I also suggest checking to see if the kitchen fauscet is also cold once the shower water is cold, to see if it is a local or system problem.
The cold water is supposed to enter the bottom of the hot water tank, and slowly rise up to the top, pushing out the 140F water as it goes, not mixing the incoming 50F water with the 140F water and creating 90F water after a really short time.
I think that you might have a problem with the fill tube, not going all the way to the bottom of the tank anymore, so the cold incoming water is making it's way to the output line to soon.
My guess is that you are running the heater on gas the whole time you take a shower? I guess I would get rid of my RV if I could only take a 3 minute shower too!
Try draining the sedimate first, then start looking at the cold water mixing with the hot, if the kitchen sink is as cold as the shower water.

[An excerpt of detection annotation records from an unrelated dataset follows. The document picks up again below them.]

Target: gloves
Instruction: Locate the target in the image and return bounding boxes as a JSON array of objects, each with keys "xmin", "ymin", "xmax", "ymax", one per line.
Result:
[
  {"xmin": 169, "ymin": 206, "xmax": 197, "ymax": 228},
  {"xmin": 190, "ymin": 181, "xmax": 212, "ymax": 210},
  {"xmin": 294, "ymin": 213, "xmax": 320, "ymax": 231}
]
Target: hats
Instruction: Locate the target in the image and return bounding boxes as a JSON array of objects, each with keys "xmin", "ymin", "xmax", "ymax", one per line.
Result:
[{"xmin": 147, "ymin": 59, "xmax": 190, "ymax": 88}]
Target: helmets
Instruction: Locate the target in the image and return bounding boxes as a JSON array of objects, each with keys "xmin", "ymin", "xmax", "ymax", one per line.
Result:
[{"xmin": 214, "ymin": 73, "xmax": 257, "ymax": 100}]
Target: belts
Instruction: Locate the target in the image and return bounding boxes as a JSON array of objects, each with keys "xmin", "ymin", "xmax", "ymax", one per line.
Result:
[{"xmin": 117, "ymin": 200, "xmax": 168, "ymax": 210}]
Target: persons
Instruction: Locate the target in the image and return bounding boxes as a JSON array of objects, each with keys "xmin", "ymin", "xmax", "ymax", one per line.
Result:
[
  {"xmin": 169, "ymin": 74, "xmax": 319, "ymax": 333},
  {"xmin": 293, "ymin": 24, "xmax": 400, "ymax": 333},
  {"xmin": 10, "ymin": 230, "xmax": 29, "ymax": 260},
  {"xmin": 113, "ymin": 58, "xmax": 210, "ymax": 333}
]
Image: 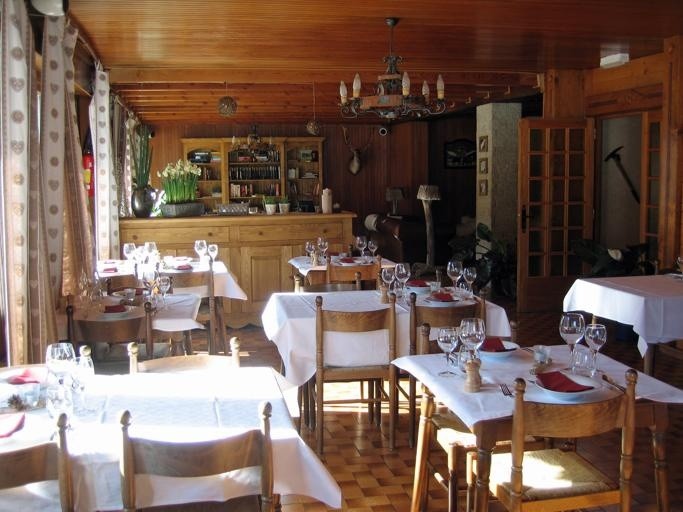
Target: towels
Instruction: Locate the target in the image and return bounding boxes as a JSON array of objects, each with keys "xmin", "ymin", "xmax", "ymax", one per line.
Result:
[
  {"xmin": 105, "ymin": 305, "xmax": 126, "ymax": 314},
  {"xmin": 432, "ymin": 292, "xmax": 452, "ymax": 301},
  {"xmin": 1, "ymin": 414, "xmax": 26, "ymax": 438},
  {"xmin": 535, "ymin": 372, "xmax": 593, "ymax": 393},
  {"xmin": 407, "ymin": 281, "xmax": 427, "ymax": 286},
  {"xmin": 4, "ymin": 370, "xmax": 41, "ymax": 385},
  {"xmin": 340, "ymin": 258, "xmax": 354, "ymax": 264},
  {"xmin": 103, "ymin": 268, "xmax": 117, "ymax": 272},
  {"xmin": 178, "ymin": 265, "xmax": 192, "ymax": 270},
  {"xmin": 480, "ymin": 337, "xmax": 516, "ymax": 352}
]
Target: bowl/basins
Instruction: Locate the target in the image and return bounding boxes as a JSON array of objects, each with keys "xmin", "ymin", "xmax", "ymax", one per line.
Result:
[
  {"xmin": 97, "ymin": 307, "xmax": 132, "ymax": 318},
  {"xmin": 331, "ymin": 256, "xmax": 340, "ymax": 262},
  {"xmin": 353, "ymin": 260, "xmax": 366, "ymax": 266},
  {"xmin": 165, "ymin": 257, "xmax": 193, "ymax": 266},
  {"xmin": 341, "ymin": 253, "xmax": 348, "ymax": 257}
]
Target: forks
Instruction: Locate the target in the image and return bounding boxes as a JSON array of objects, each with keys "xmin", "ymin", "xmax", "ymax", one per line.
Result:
[
  {"xmin": 424, "ymin": 300, "xmax": 431, "ymax": 304},
  {"xmin": 497, "ymin": 383, "xmax": 515, "ymax": 400},
  {"xmin": 523, "ymin": 347, "xmax": 534, "ymax": 353},
  {"xmin": 444, "ymin": 355, "xmax": 466, "ymax": 374}
]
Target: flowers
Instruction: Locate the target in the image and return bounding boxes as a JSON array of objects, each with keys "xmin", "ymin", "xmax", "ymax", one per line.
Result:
[{"xmin": 157, "ymin": 158, "xmax": 201, "ymax": 204}]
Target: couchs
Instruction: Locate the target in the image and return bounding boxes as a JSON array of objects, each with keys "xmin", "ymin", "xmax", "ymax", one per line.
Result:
[{"xmin": 365, "ymin": 213, "xmax": 455, "ymax": 264}]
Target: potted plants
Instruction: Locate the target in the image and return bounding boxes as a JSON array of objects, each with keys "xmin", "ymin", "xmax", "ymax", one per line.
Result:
[
  {"xmin": 265, "ymin": 196, "xmax": 276, "ymax": 216},
  {"xmin": 279, "ymin": 196, "xmax": 290, "ymax": 215},
  {"xmin": 130, "ymin": 124, "xmax": 153, "ymax": 218}
]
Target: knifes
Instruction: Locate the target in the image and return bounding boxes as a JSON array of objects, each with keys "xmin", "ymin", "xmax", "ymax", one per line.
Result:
[
  {"xmin": 451, "ymin": 352, "xmax": 467, "ymax": 363},
  {"xmin": 602, "ymin": 375, "xmax": 626, "ymax": 392}
]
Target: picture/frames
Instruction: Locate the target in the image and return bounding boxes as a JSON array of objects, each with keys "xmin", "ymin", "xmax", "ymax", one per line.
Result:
[
  {"xmin": 479, "ymin": 158, "xmax": 488, "ymax": 174},
  {"xmin": 445, "ymin": 141, "xmax": 476, "ymax": 168},
  {"xmin": 478, "ymin": 180, "xmax": 488, "ymax": 195},
  {"xmin": 479, "ymin": 136, "xmax": 488, "ymax": 152}
]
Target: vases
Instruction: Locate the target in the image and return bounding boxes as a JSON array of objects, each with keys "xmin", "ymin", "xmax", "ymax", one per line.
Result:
[{"xmin": 161, "ymin": 205, "xmax": 202, "ymax": 217}]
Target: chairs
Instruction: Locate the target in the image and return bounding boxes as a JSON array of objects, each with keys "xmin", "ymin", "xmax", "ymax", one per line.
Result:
[
  {"xmin": 420, "ymin": 320, "xmax": 551, "ymax": 512},
  {"xmin": 0, "ymin": 413, "xmax": 74, "ymax": 512},
  {"xmin": 466, "ymin": 369, "xmax": 638, "ymax": 512},
  {"xmin": 121, "ymin": 402, "xmax": 275, "ymax": 512},
  {"xmin": 294, "ymin": 272, "xmax": 374, "ymax": 426},
  {"xmin": 66, "ymin": 302, "xmax": 153, "ymax": 359},
  {"xmin": 107, "ymin": 278, "xmax": 174, "ymax": 295},
  {"xmin": 0, "ymin": 345, "xmax": 90, "ymax": 372},
  {"xmin": 96, "ymin": 262, "xmax": 137, "ymax": 292},
  {"xmin": 154, "ymin": 259, "xmax": 216, "ymax": 354},
  {"xmin": 128, "ymin": 337, "xmax": 241, "ymax": 373},
  {"xmin": 395, "ymin": 290, "xmax": 486, "ymax": 449},
  {"xmin": 377, "ymin": 268, "xmax": 442, "ymax": 289},
  {"xmin": 308, "ymin": 293, "xmax": 395, "ymax": 456},
  {"xmin": 326, "ymin": 255, "xmax": 381, "ymax": 283}
]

If the kitchen sink still has hot water, while the bathroom is cold, then consider a outside shower fixture might have been left turned on at the hot and cold valves, with the shower portion turned off, allowing water to flow backwards in that fixture. Or there might be a problem with the winterizing bypass valve, or something else in the RV piping causing the water to turn lukewarm after a short time.
If you open the water heater compartment door, the thermostats will be exposed to slightly cooler air, and this might cause the burner to run a little longer, warming the hot water a bit more (perhaps 10F warmer hot water). It might be worth a try, no cost anyway.